Even now, I feel his gaze flick to me as we slide through the streets, but I keep my eyes focused on the scenery outside the window.

“You’re quiet,” he says, his voice is velvet-wrapped steel.

“Don’t flatter yourself,” I bite. “I’m thinking.”

He chuckles, deep and low, and damn it, that’s not a turn-on as well. “Careful, Princess. That kind of silence usually means surrender,” he purrs.

And I love the sound of his voice. But I can’t let him know that.

I keep telling myself to resist. I refuse to concede to him. There are only nine dates left. I can do this.

“Surrender?” I snap my head toward him. “You think this was a win?” I huff.

“I know it was.”

But now, he’s smug. So smug, I want to slap him. Or kiss him—or both.

The car turns onto my street and slows. The temperature inside the car puts a 120-degree heat index to shame.

“Next time,” I warn, “I won’t go easy.”

“I hope not. I don’t want it to be easy.”

And by it, he means winning me. Damn him! He banters, he flirts. He’s incorrigible. He’sperfect.

This is only date one. I’ll bounce back. I’ll regroup. I have time to piss him off.

Silence hangs like it does before the agony of defeat. Only this time, it’s insufferable.

We roll to a stop at my condo building. I reach for the door, but his hand presses lightly on my thigh as if he doesn’t want me to go.

But that’s ridiculous. He can’t be into me. This is a game, and he’s compelled to win. That’s all it is—a battle of wills.

But when his hand reaches for mine, my heart stops. His hands are strong, wielding power and reminding me he’s in control.

His voice drops, and his words are slow and deliberate. “You know what I kept thinking about every time you threw a punch?”

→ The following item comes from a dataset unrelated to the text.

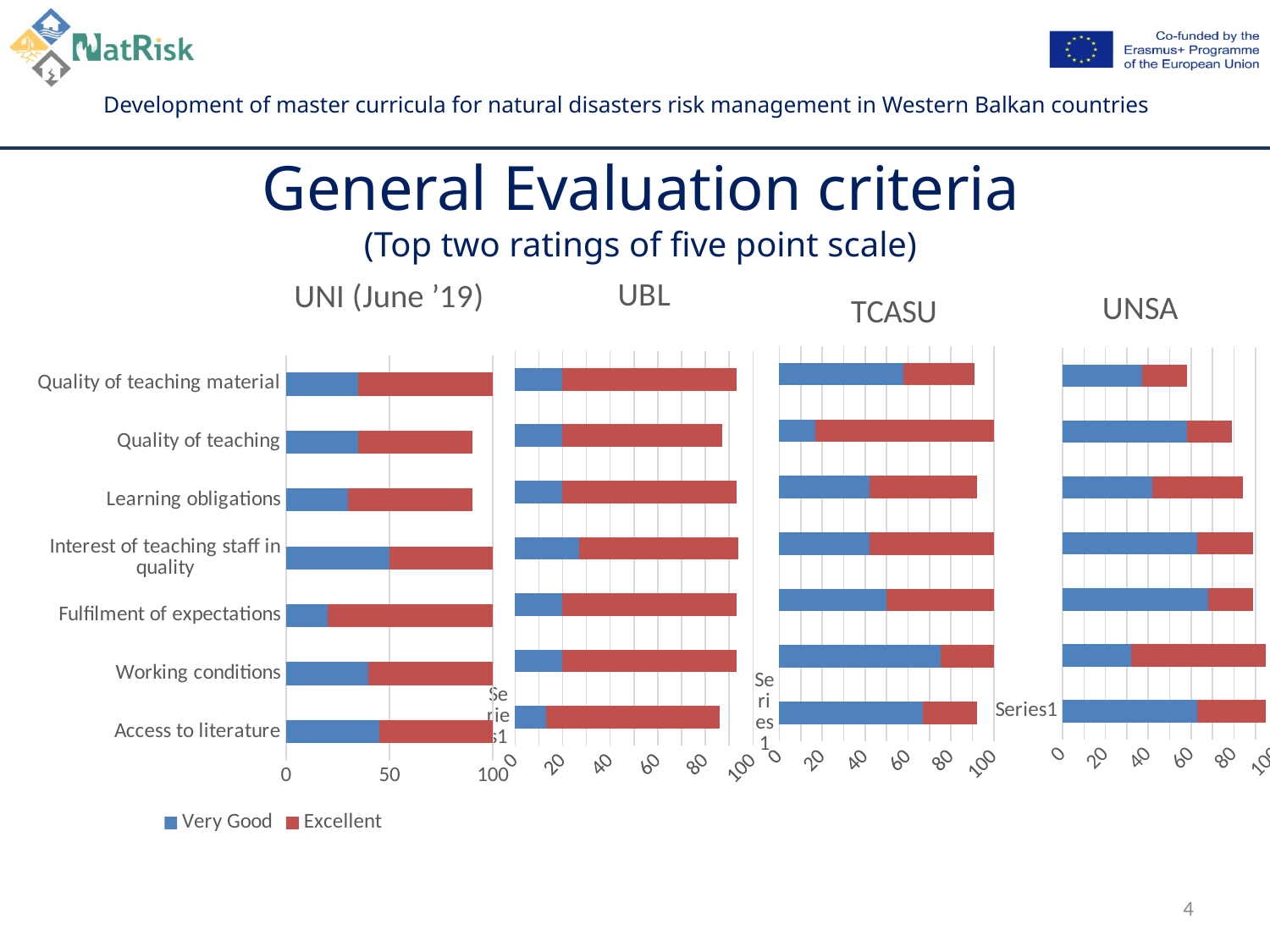
In the UNI (June '19) chart, which category has the lowest Very Good value? Fulfilment of expectations In the TCASU chart, which is larger, the Very Good value for Working conditions or the Very Good value for Quality of teaching? Working conditions How many series does the legend below the UNI (June '19) chart list? 2 In the UNI (June '19) chart, is the Very Good value for Fulfilment of expectations greater or less than 50? less What are the two series named in the legend below the UNI (June '19) chart? Very Good and Excellent In the UNSA chart, is the Very Good value for Fulfilment of expectations greater or less than 60? greater In the UBL chart, which category has the highest Very Good value? Interest of teaching staff in quality In the TCASU chart, is the Very Good value for Working conditions greater or less than 60? greater How many categories are listed on the y axis of the UNI (June '19) chart? 7 What kind of chart is the UNI (June '19) chart? stacked bar chart In the UNSA chart, which category has the lowest combined (Very Good plus Excellent) bar? Quality of teaching material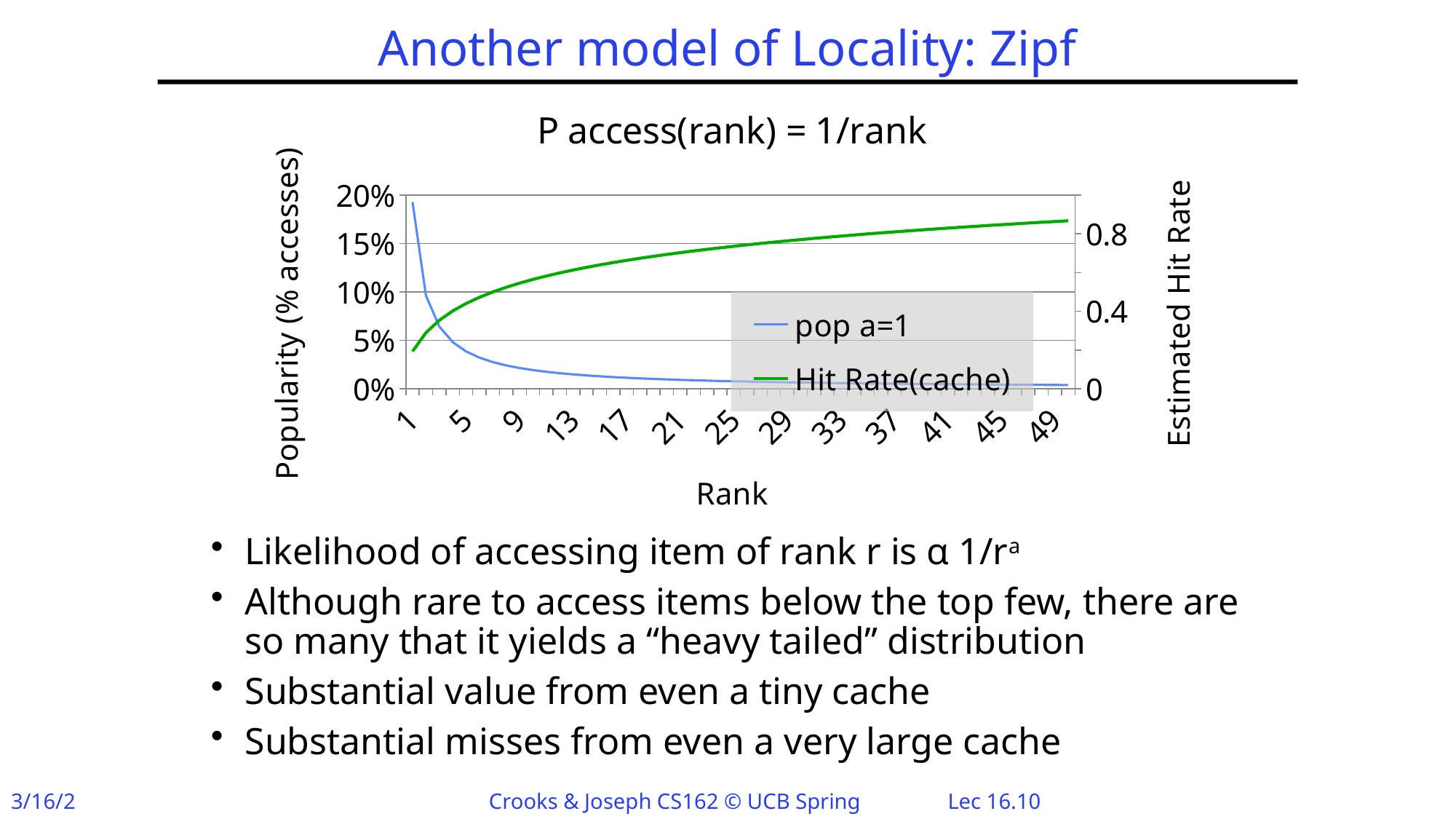
Does the Hit Rate(cache) series rise or fall as rank increases along the x axis? rise What is the title of the chart? P access(rank) = 1/rank Does the pop a=1 series rise or fall as rank increases along the x axis? fall Is the Hit Rate(cache) value at rank 25 greater or less than 0.4? greater What kind of chart is shown on the slide? line chart Is the value of pop a=1 at rank 9 greater or less than 5%? less How many series does the chart's legend list? 2 Is the Hit Rate(cache) value at rank 1 greater or less than 0.4? less What are the two series named in the legend? pop a=1 and Hit Rate(cache) What is the label of the x axis of the chart? Rank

I say nothing. Because if I do, I might give too much away.

“I kept thinking about how good you’d look on your knees.”

My breath catches, and I close my eyes. He can’t read them if they’re closed.

Damn him. He’s so smooth. Too smooth. I’m sure he has women eating out of his hands with lines like this.

But Internally?

I’m an inferno.

I want to fuck him. I could climb into his lap right here and now. I want to ride his stiff cock and release the desire that impregnates every fiber of my being.

His lips brush the shell of my ear.

“Not begging,” he whispers. “Just waiting.”